[START]

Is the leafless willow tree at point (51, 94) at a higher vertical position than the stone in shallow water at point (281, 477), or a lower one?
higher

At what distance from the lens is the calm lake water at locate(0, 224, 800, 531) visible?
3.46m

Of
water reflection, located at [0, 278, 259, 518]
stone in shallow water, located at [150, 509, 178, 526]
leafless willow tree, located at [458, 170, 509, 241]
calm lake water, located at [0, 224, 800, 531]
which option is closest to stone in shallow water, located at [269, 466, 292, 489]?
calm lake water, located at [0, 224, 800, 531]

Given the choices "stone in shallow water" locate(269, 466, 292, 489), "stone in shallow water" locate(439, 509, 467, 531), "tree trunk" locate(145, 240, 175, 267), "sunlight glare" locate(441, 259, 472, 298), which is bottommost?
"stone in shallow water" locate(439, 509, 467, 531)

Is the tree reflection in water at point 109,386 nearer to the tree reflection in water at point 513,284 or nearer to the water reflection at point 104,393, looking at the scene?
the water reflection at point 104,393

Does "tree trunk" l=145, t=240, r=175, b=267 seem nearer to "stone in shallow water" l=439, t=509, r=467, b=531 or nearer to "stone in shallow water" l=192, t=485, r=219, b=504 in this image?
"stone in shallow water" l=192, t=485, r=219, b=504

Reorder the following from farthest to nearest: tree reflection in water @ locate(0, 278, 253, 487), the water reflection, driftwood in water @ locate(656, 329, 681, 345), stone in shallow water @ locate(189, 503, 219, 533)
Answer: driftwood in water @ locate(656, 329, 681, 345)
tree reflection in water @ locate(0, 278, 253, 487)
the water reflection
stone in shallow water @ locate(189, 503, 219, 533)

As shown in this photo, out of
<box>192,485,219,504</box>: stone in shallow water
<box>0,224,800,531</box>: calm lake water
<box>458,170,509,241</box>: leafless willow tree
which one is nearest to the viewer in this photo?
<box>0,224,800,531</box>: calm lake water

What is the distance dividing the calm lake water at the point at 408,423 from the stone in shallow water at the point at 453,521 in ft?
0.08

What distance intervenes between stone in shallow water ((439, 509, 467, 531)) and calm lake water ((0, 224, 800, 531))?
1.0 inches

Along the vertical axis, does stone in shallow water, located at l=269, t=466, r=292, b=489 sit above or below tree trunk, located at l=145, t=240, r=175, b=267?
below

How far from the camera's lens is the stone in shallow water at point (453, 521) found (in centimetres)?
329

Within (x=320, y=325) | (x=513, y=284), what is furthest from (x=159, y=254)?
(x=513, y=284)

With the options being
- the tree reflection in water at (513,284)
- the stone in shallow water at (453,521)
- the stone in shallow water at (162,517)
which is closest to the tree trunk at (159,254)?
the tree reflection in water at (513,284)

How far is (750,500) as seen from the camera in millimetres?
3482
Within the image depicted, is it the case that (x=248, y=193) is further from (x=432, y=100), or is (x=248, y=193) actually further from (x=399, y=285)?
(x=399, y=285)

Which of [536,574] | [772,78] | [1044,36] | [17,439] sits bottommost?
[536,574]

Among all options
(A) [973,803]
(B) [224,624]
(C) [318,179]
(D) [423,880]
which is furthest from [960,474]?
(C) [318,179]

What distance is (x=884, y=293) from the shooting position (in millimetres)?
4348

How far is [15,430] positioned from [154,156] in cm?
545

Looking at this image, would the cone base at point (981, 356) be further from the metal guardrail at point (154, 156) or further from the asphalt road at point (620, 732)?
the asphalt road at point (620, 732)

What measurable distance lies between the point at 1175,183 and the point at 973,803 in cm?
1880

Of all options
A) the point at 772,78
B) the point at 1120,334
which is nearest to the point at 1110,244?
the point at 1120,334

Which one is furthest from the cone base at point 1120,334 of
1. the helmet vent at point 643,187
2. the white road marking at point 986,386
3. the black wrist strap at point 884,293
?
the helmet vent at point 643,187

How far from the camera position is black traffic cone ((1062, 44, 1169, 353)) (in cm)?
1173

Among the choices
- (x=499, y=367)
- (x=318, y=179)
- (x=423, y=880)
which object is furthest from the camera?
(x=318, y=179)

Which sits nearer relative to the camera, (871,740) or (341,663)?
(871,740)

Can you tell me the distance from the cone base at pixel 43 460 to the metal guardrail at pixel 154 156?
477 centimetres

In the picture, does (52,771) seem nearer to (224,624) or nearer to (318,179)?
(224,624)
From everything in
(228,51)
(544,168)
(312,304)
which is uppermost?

[END]

## GOAL OF THE EXERCISE
Repeat the records above in full, character for character.

## SOLVED EXERCISE
Is the leafless willow tree at point (51, 94) at a higher vertical position than the stone in shallow water at point (281, 477), or a lower one?
higher

At what distance from the lens is the calm lake water at locate(0, 224, 800, 531) visible?
3.46m

Of
water reflection, located at [0, 278, 259, 518]
stone in shallow water, located at [150, 509, 178, 526]
leafless willow tree, located at [458, 170, 509, 241]
calm lake water, located at [0, 224, 800, 531]
which option is closest to stone in shallow water, located at [269, 466, 292, 489]?
calm lake water, located at [0, 224, 800, 531]

Given the choices "stone in shallow water" locate(269, 466, 292, 489), "stone in shallow water" locate(439, 509, 467, 531), "tree trunk" locate(145, 240, 175, 267), "sunlight glare" locate(441, 259, 472, 298), which is bottommost?
"stone in shallow water" locate(439, 509, 467, 531)

Is the tree reflection in water at point 109,386 nearer to the tree reflection in water at point 513,284 or nearer to the water reflection at point 104,393, looking at the scene?
the water reflection at point 104,393

Does "tree trunk" l=145, t=240, r=175, b=267 seem nearer to "stone in shallow water" l=439, t=509, r=467, b=531 or nearer to "stone in shallow water" l=192, t=485, r=219, b=504 in this image?
"stone in shallow water" l=192, t=485, r=219, b=504

Reorder the following from farthest to nearest: tree reflection in water @ locate(0, 278, 253, 487), the water reflection, driftwood in water @ locate(656, 329, 681, 345), stone in shallow water @ locate(189, 503, 219, 533)
Answer: driftwood in water @ locate(656, 329, 681, 345)
tree reflection in water @ locate(0, 278, 253, 487)
the water reflection
stone in shallow water @ locate(189, 503, 219, 533)

As shown in this photo, out of
<box>192,485,219,504</box>: stone in shallow water
<box>0,224,800,531</box>: calm lake water
<box>458,170,509,241</box>: leafless willow tree
which one is nearest to the viewer in this photo?
<box>0,224,800,531</box>: calm lake water

What is the distance dividing the calm lake water at the point at 408,423 from the stone in shallow water at the point at 453,521 in ft?
0.08

What distance intervenes between stone in shallow water ((439, 509, 467, 531)) and calm lake water ((0, 224, 800, 531))?
1.0 inches

Along the vertical axis, does stone in shallow water, located at l=269, t=466, r=292, b=489 sit above or below tree trunk, located at l=145, t=240, r=175, b=267?
below

How far from the camera's lens is the stone in shallow water at point (453, 521) found (in centimetres)?
329

Within (x=320, y=325) | (x=513, y=284), what is furthest from (x=159, y=254)?
(x=513, y=284)

With the options being
- the tree reflection in water at (513,284)
- the stone in shallow water at (453,521)
- the stone in shallow water at (162,517)
which is closest to the tree trunk at (159,254)?
the tree reflection in water at (513,284)

How far is (750,500) as seen from the camera in millimetres?
3482
Within the image depicted, is it the case that (x=248, y=193) is further from (x=432, y=100), or is (x=248, y=193) actually further from (x=399, y=285)?
(x=399, y=285)

Which of [536,574] | [772,78] | [1044,36] | [17,439] sits bottommost?
[536,574]

Among all options
(A) [973,803]
(B) [224,624]
(C) [318,179]
(D) [423,880]
which is furthest from [960,474]?
(C) [318,179]

What distance is (x=884, y=293) from the shooting position (in millimetres)?
4348

How far is [15,430] positioned from [154,156] in cm?
545

Looking at this image, would the cone base at point (981, 356) be further from the metal guardrail at point (154, 156) or further from the asphalt road at point (620, 732)?
the asphalt road at point (620, 732)

What measurable distance lies between the point at 1175,183 and the point at 973,803 in cm?
1880

Of all options
A) the point at 772,78
B) the point at 1120,334
which is nearest to the point at 1110,244?
the point at 1120,334

Which one is furthest from the cone base at point 1120,334 of
1. the helmet vent at point 643,187
2. the white road marking at point 986,386
3. the black wrist strap at point 884,293
?
the helmet vent at point 643,187

How far from the camera position is black traffic cone ((1062, 44, 1169, 353)) (in cm)?
1173

Among the choices
- (x=499, y=367)
- (x=318, y=179)
- (x=423, y=880)
which object is furthest from the camera?
(x=318, y=179)

Which sits nearer relative to the camera, (871,740) or (341,663)?
(871,740)

Can you tell me the distance from the cone base at pixel 43 460 to the metal guardrail at pixel 154 156?
477 centimetres

In the picture, does (52,771) seem nearer to (224,624) or nearer to (318,179)?
(224,624)
From everything in
(228,51)
(544,168)
(312,304)
which is uppermost?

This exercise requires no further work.